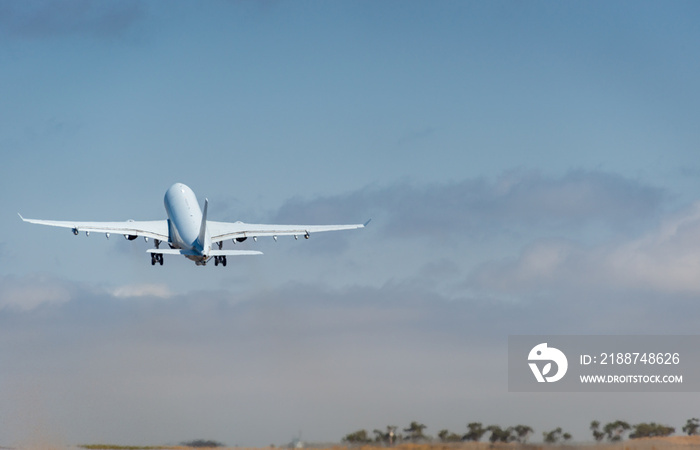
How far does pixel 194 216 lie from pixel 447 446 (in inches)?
1815

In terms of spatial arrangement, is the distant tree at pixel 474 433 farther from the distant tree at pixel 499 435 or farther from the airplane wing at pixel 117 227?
the airplane wing at pixel 117 227

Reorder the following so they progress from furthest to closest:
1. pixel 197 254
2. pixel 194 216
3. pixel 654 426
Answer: pixel 194 216 → pixel 197 254 → pixel 654 426

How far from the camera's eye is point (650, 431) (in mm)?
89375

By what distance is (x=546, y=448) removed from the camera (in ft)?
272

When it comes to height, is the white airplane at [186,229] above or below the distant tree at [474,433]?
above

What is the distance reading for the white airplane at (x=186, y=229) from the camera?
114 meters

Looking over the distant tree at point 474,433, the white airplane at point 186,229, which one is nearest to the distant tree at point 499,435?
the distant tree at point 474,433

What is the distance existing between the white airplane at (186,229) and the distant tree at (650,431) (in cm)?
4247

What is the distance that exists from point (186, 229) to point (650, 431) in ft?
165

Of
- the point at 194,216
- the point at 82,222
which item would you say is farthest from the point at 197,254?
the point at 82,222

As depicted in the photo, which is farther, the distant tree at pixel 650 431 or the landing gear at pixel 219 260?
the landing gear at pixel 219 260

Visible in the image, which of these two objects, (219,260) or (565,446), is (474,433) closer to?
(565,446)

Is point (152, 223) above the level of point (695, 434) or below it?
above

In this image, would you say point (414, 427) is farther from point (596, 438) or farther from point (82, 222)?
point (82, 222)
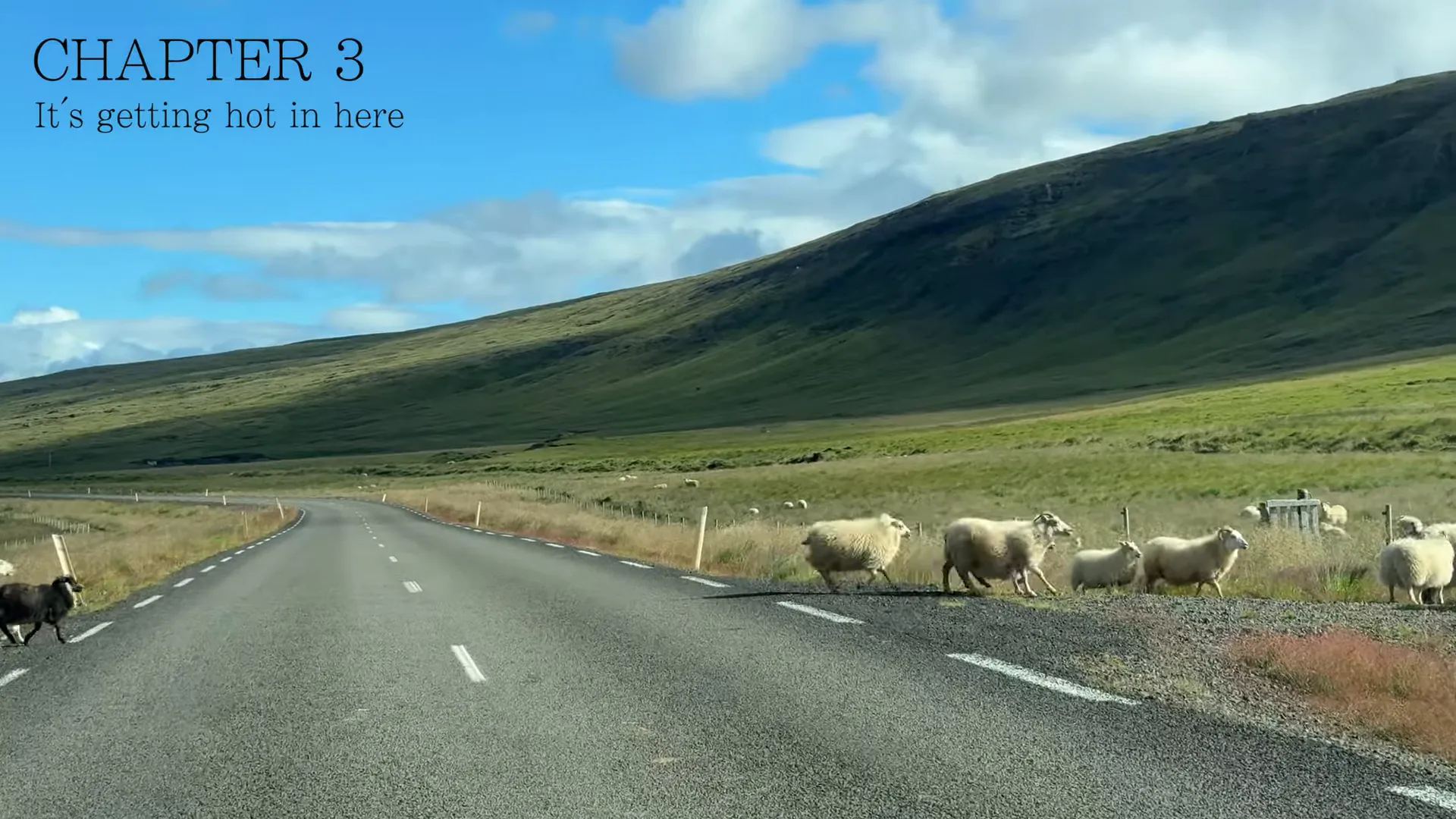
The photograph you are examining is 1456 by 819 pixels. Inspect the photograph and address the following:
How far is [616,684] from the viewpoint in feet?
33.1

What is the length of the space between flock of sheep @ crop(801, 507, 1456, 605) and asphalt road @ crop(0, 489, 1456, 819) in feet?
8.80

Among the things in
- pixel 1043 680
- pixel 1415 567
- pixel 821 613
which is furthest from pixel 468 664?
pixel 1415 567

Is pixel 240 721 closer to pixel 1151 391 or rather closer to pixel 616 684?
pixel 616 684

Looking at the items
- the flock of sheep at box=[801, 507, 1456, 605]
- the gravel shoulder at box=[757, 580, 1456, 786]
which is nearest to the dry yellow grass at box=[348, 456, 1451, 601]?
the flock of sheep at box=[801, 507, 1456, 605]

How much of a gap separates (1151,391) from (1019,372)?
1632 inches

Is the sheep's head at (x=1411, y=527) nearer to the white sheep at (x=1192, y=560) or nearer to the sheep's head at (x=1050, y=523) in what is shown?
the white sheep at (x=1192, y=560)

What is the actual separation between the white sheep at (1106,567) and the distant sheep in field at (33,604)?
1393 centimetres

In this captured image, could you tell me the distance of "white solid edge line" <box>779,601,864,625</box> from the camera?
1331 cm

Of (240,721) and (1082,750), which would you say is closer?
(1082,750)

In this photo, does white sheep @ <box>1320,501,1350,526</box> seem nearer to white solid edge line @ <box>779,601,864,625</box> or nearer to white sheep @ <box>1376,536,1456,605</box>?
white sheep @ <box>1376,536,1456,605</box>

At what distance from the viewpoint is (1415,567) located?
15.4m

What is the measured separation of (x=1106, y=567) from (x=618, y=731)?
12390mm

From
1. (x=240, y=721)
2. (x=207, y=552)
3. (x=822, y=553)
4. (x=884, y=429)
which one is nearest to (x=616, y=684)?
(x=240, y=721)

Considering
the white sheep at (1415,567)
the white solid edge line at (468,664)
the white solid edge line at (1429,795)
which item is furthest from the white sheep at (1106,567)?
the white solid edge line at (1429,795)
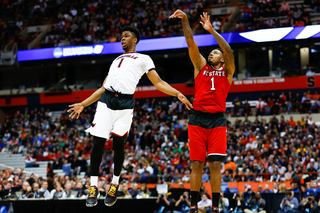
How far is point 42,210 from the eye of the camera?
1322 centimetres

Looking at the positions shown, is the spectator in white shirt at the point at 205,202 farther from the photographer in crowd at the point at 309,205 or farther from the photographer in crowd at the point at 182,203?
the photographer in crowd at the point at 309,205

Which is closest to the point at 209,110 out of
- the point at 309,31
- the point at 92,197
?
the point at 92,197

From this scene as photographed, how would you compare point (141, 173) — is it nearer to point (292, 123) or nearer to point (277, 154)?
point (277, 154)

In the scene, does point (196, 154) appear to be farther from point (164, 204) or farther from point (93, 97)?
point (164, 204)

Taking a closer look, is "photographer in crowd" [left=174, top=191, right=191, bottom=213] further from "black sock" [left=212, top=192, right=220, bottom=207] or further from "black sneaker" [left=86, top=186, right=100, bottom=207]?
"black sneaker" [left=86, top=186, right=100, bottom=207]

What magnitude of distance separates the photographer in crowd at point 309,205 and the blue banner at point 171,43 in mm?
14197

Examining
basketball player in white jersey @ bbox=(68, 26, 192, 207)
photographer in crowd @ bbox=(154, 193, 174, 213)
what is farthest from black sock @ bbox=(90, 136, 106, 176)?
photographer in crowd @ bbox=(154, 193, 174, 213)

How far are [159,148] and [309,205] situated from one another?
1004 centimetres

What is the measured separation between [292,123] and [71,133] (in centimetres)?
1352

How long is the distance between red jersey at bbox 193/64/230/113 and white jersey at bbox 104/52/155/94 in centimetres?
102

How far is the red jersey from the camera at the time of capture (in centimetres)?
707

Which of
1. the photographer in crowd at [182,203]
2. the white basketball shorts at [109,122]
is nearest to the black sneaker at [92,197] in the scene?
the white basketball shorts at [109,122]

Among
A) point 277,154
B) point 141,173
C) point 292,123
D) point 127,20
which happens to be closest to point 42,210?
point 141,173

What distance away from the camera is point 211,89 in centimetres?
705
◆ ◆ ◆ ◆
» WHAT YOU HAVE TO DO
Take the listing above and print it exactly, apart from the pictures.

» THE OUTPUT
How far does pixel 194 216 lie from pixel 447 446 (in inches)?
1815

In terms of spatial arrangement, is the distant tree at pixel 474 433 farther from the distant tree at pixel 499 435 or farther from the airplane wing at pixel 117 227?
the airplane wing at pixel 117 227

Reorder the following so they progress from furthest to closest:
1. pixel 197 254
2. pixel 194 216
3. pixel 654 426
Answer: pixel 194 216 → pixel 197 254 → pixel 654 426

How far from the camera's eye is point (650, 431) (in mm)?
89375

By what distance is (x=546, y=448) removed from the camera (in ft)?
272

When it comes to height, is the white airplane at [186,229] above or below the distant tree at [474,433]?
above

What is the distance reading for the white airplane at (x=186, y=229) from the camera?
114 meters

Looking over the distant tree at point 474,433, the white airplane at point 186,229, which one is nearest to the distant tree at point 499,435?
the distant tree at point 474,433

What is the distance existing between the white airplane at (186,229) and the distant tree at (650,431) (in cm)?
4247

What is the distance that exists from point (186, 229) to point (650, 431) in ft?
165

Of
- the point at 194,216
- the point at 82,222
which item would you say is farthest from the point at 197,254?
the point at 82,222

As depicted in the photo, which is farther, the distant tree at pixel 650 431 or the landing gear at pixel 219 260?
the landing gear at pixel 219 260

Visible in the image, which of these two objects, (219,260) or (565,446), is (474,433) closer to?
(565,446)

Is point (152, 223) above the level of point (695, 434) or below it?
above

In this image, would you say point (414, 427) is farther from point (596, 438) or farther from point (82, 222)?
point (82, 222)
The photograph you are examining is 1456 by 819 pixels. Inspect the photograph and address the following:
How far is [616,684] from the viewpoint in feet?
33.1

What is the length of the space between flock of sheep @ crop(801, 507, 1456, 605) and asphalt road @ crop(0, 489, 1456, 819) in feet?
8.80

Among the things in
- pixel 1043 680
- pixel 1415 567
- pixel 821 613
which is furthest from pixel 468 664?
pixel 1415 567

Is pixel 240 721 closer to pixel 1151 391 or rather closer to pixel 616 684?
pixel 616 684

Looking at the items
- the flock of sheep at box=[801, 507, 1456, 605]
- the gravel shoulder at box=[757, 580, 1456, 786]
which is nearest to the dry yellow grass at box=[348, 456, 1451, 601]?
the flock of sheep at box=[801, 507, 1456, 605]

How much of a gap separates (1151,391) from (1019,372)?
1632 inches

Is the sheep's head at (x=1411, y=527) nearer to the white sheep at (x=1192, y=560) or nearer to the sheep's head at (x=1050, y=523) in what is shown?
the white sheep at (x=1192, y=560)

What is the actual separation between the white sheep at (1106,567) and the distant sheep in field at (33,604)?
1393 centimetres

In this captured image, could you tell me the distance of "white solid edge line" <box>779,601,864,625</box> from the camera?
1331 cm

Of (240,721) and (1082,750), which would you say is closer?
(1082,750)

In this photo, does white sheep @ <box>1320,501,1350,526</box> seem nearer to white solid edge line @ <box>779,601,864,625</box> or nearer to white sheep @ <box>1376,536,1456,605</box>?
white sheep @ <box>1376,536,1456,605</box>

At what distance from the viewpoint is (1415,567) located?
15.4m

What is the measured separation of (x=1106, y=567) from (x=618, y=731)?
12390mm

From
1. (x=240, y=721)
2. (x=207, y=552)
3. (x=822, y=553)
4. (x=884, y=429)
which one is nearest to (x=616, y=684)?
(x=240, y=721)

Considering
the white sheep at (1415,567)
the white solid edge line at (468,664)
the white solid edge line at (1429,795)
which item is furthest from the white sheep at (1106,567)?
the white solid edge line at (1429,795)
How far is point 42,210 from the eye of the camera?
1322 centimetres

Looking at the positions shown, is the spectator in white shirt at the point at 205,202 farther from the photographer in crowd at the point at 309,205 or farther from the photographer in crowd at the point at 182,203?
the photographer in crowd at the point at 309,205

Which is closest to the point at 209,110 out of
- the point at 309,31
- the point at 92,197
?
the point at 92,197

From this scene as photographed, how would you compare point (141, 173) — is it nearer to point (292, 123) or nearer to point (277, 154)?
point (277, 154)

In the scene, does point (196, 154) appear to be farther from point (164, 204) or farther from point (93, 97)?
point (164, 204)

Taking a closer look, is "photographer in crowd" [left=174, top=191, right=191, bottom=213] further from "black sock" [left=212, top=192, right=220, bottom=207] or further from "black sneaker" [left=86, top=186, right=100, bottom=207]?
"black sneaker" [left=86, top=186, right=100, bottom=207]

What magnitude of distance separates the photographer in crowd at point 309,205 and the blue banner at point 171,43 in mm?
14197

Examining
basketball player in white jersey @ bbox=(68, 26, 192, 207)
photographer in crowd @ bbox=(154, 193, 174, 213)
what is farthest from black sock @ bbox=(90, 136, 106, 176)?
photographer in crowd @ bbox=(154, 193, 174, 213)

How far are [159,148] and [309,205] situated from one another?
1004 centimetres

What is the measured separation between [292,123] and [71,133] (in centimetres)?
1352

How long is the distance between red jersey at bbox 193/64/230/113 and white jersey at bbox 104/52/155/94 in centimetres?
102

How far is the red jersey from the camera at the time of capture (in centimetres)?
707

Which of
1. the photographer in crowd at [182,203]
2. the white basketball shorts at [109,122]
is nearest to the black sneaker at [92,197] in the scene?
the white basketball shorts at [109,122]

Among
A) point 277,154
B) point 141,173
C) point 292,123
D) point 127,20
which happens to be closest to point 42,210?
point 141,173

What distance away from the camera is point 211,89 in centimetres?
705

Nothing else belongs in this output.